L’ouvrage rapproche ce rôle important qu’a pu jouer le théâtre de l'émergence d'une nouvelle esthétique fondée sur l'introduction de l'électricité, l'invention de la mise en scène, la transformation du jeu des comédiens et de l'écriture dramatique. Ce nouveau mode de représentation, à l’opposé du théâtre frontal de la période précédente, a créé un théâtre hypnotique, qui mettait les spectateurs magnétisés dans un état permettant une réception à la fois individuelle et collective du spectacle sur scène et de nouvelles associations psychiques.
L’auteur met en lumière par cet essai une théorie de la réception théâtrale qui s'écarte des sentiers battus. Se fondant à la fois sur l'analyse littéraire, l'anthropologie et les neuro-sciences, il montre que le théâtre a été – et continue d’être – le lieu d'une remise en marche des processus de symbolisation.
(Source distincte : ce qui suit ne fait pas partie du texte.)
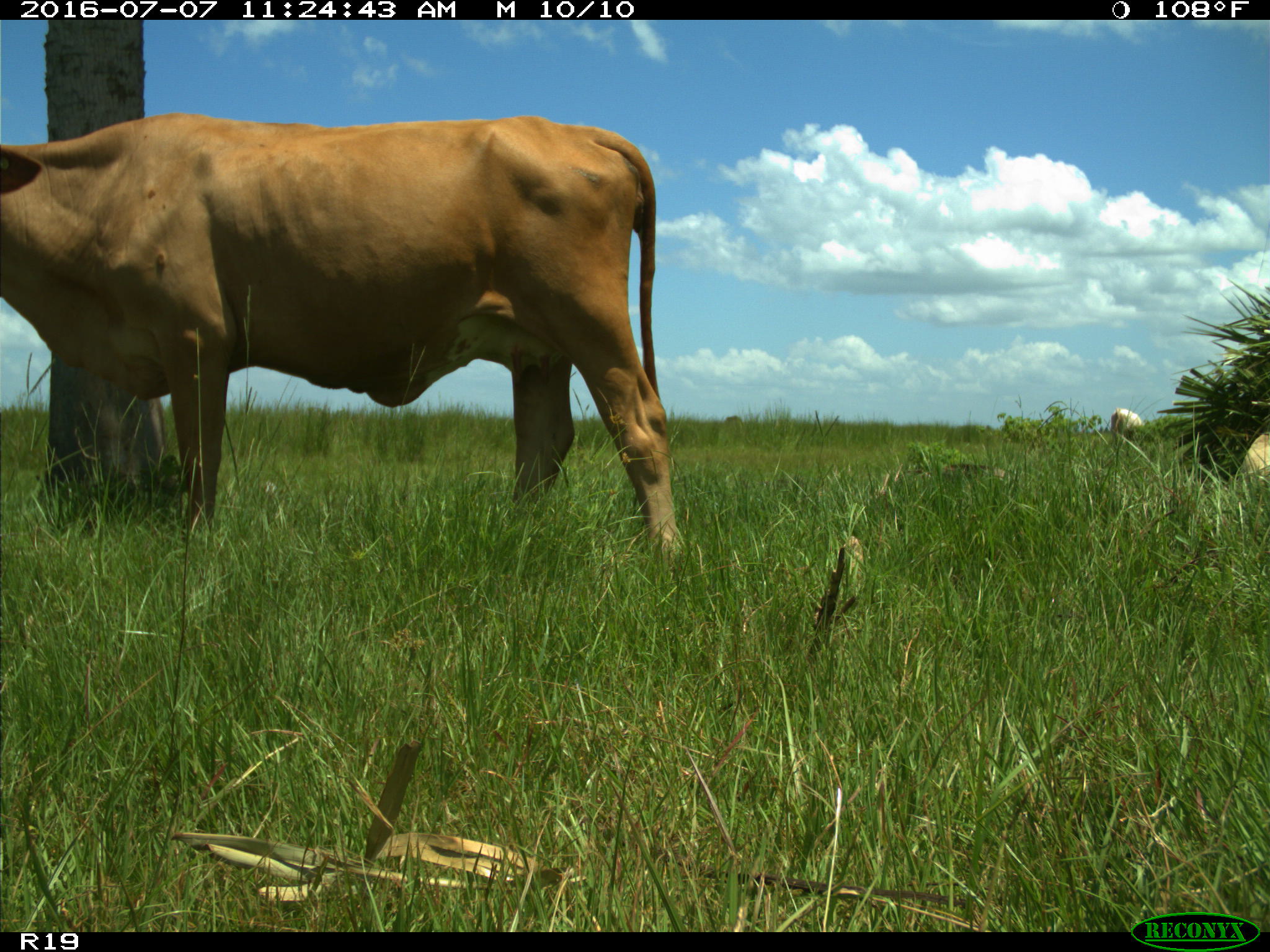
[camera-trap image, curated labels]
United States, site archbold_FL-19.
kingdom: Animalia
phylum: Chordata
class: Mammalia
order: Artiodactyla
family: Bovidae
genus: Bos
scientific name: Bos taurus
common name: domestic cow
Bos taurus (domestic cow).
Il montre en particulier, en rapprochant le théâtre des recherches sur le chamanisme, que les spectateurs ne reçoivent jamais un spectacle unique mais plutôt, comme sous hypnose, une collection de fragments qu'ils recomposent. Il plaide ainsi efficacement pour une nouvelle approche du théâtre Fin de Siècle. Comme toujours, Jean-Marie Apostolidès présente ses analyses d'une façon claire, dans une langue accessible au public général aussi bien qu’au public universitaire, réunissant autour de son sujet les faits historiques les plus pertinents en même temps que les plus pittoresques.